Amazon lowers EC prices again

February 2nd, 2013 Comments off

Amazon has reduced their on demand EC2 prices. This applies to instances running Linux and is pretty much across the board as far as the type of instance. All M1 (first gen), M2 (high memory), M3 (second gen) and C1 (high CPU) instances are affected.

The reductions average 10-20%.

Here’s a table from the Amazon AWS blog.


  Savings (%)
Region M1 M2 M3 C1 Medium C1 Extra Large
 US East (Northern Virginia) 7.7% 8.9% 13.8% 12.1% 12.1%
 US West (Northern California) 27.7% 9.1% 11.3% 11.3%
 US West (Oregon) 7.7% 8.9% 12.1% 12.1%
 AWS GovCloud (US) 22.3% 9.3% 9.8% 9.8%
 Europe (Ireland) 23.5% 9.1% 11.3% 11.3%
 Asia Pacific (Singapore) 5.9% 2.2% 1.6% 1.9%
 Asia Pacific (Tokyo) 4.3% 2.5% 2.6% 2.6%
 Asia Pacific (Sydney) 5.9% 2.2% 1.6% 1.9%
 South America (São Paulo) 30.4% 20.6% 13.0% 13.0%

They are also reducing data transfer prices. This reduction only applies in region to region data transfers and not to internet connected transfers. So, if you are redundant between multiple regions (say, for failover), maintaining that redundancy is now cheaper. Moving from one region into another region was already free. This is relates to the price you pay for data leaving a region.

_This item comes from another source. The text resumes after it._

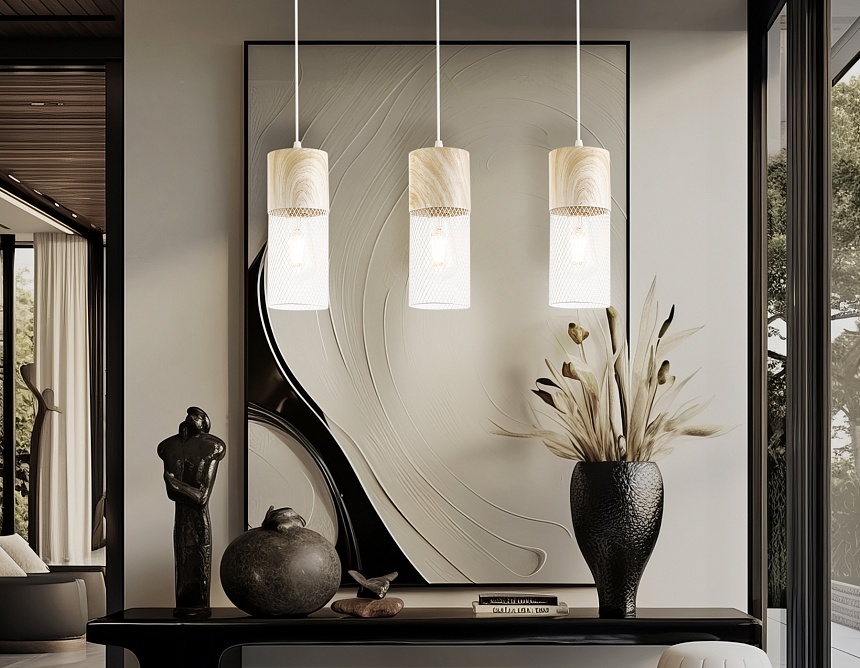 TR8499/3 WH/WD белый/дерево E27/3 max 60W 550*100*1000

Here’s the table from the same post as above.

Region Old Price / GB New Price / GB Savings
US East (Northern Virginia) $0.120 $0.020 83%
US West (Northern California) $0.120 $0.020 83%
US West (Oregon) $0.120 $0.020 83%
AWS GovCloud (US) $0.155 $0.030 81%
Europe (Ireland) $0.120 $0.020 83%
Asia Pacific (Singapore) $0.190 $0.090 53%
Asia Pacific (Tokyo) $0.200 $0.090 55%
Asia Pacific (Sydney) $0.190 $0.140 26%
South America (São Paulo) $0.250 $0.160 36%

The data transfer is not just EC2. It applies to EC2, S3, Glacier, and CloudFront.

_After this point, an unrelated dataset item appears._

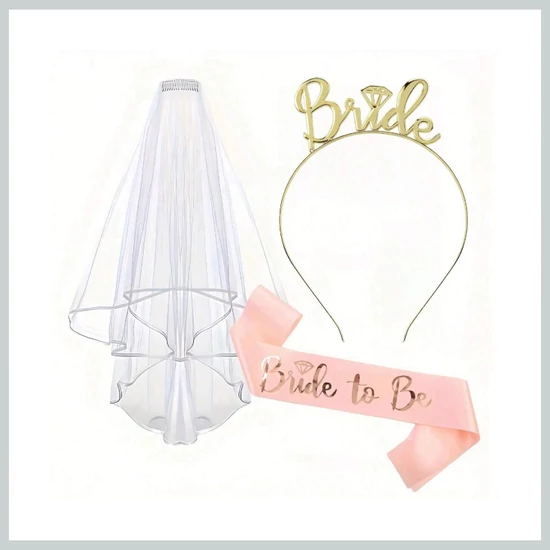 Bride to Be leánybúcsú szett – fátyol + fejdísz + szalag 47219830r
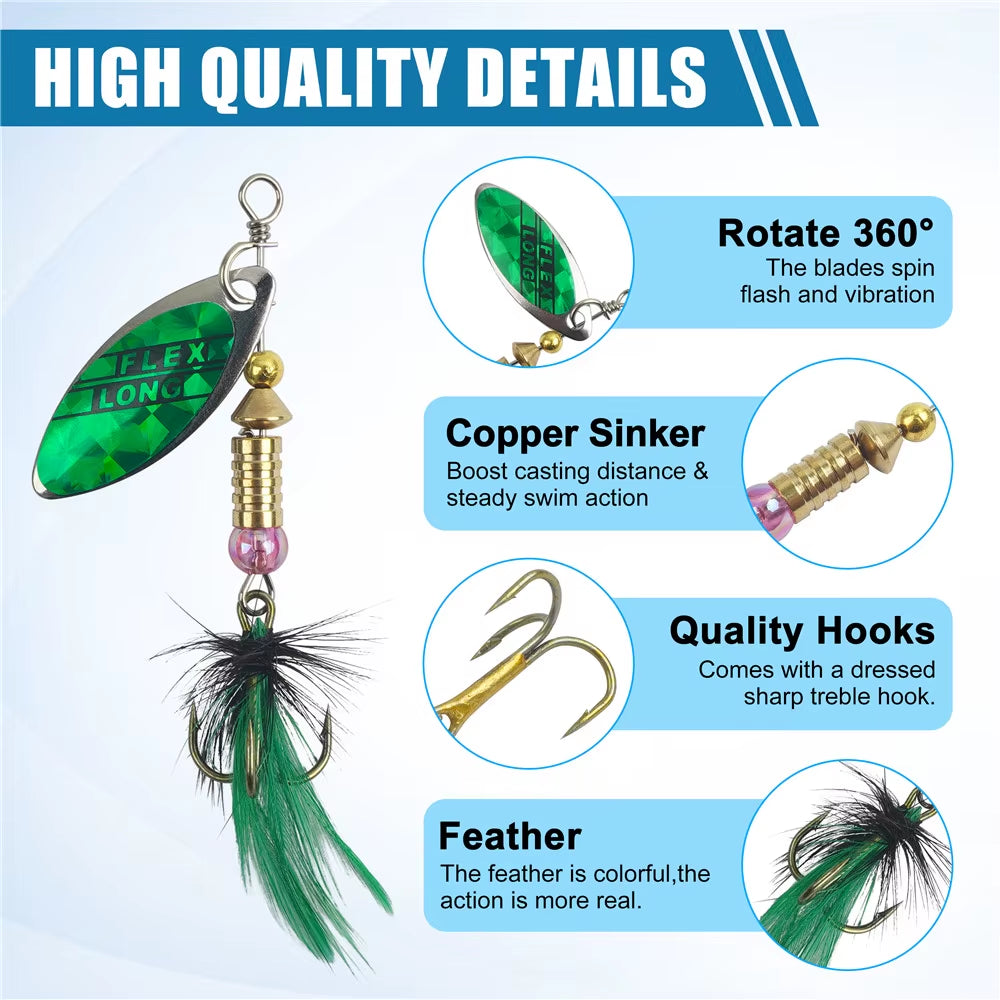 Spinner Fishing Lures Spinner Bait Lures with Feather Treble Hooks for Northern Pike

Jeff Bezos provides an example savings:

Let’s work through an example to see what this means in practice. Suppose you are delivering 100 TB of content per month to your users, with a 10% cache miss rate (90% of the requests are delivered from a cached copy in a CloudFront edge location), and that this content comes from the Standard or Europe (Ireland) Amazon S3 Region. The cost of your origin fetches (from CloudFront to S3) will drop from $1,228.68 to $204.80, an 83% reduction.


Amazon AWS was pretty much the first and is still the eader, both in functionality and price. I do 99% of my cloud computing there.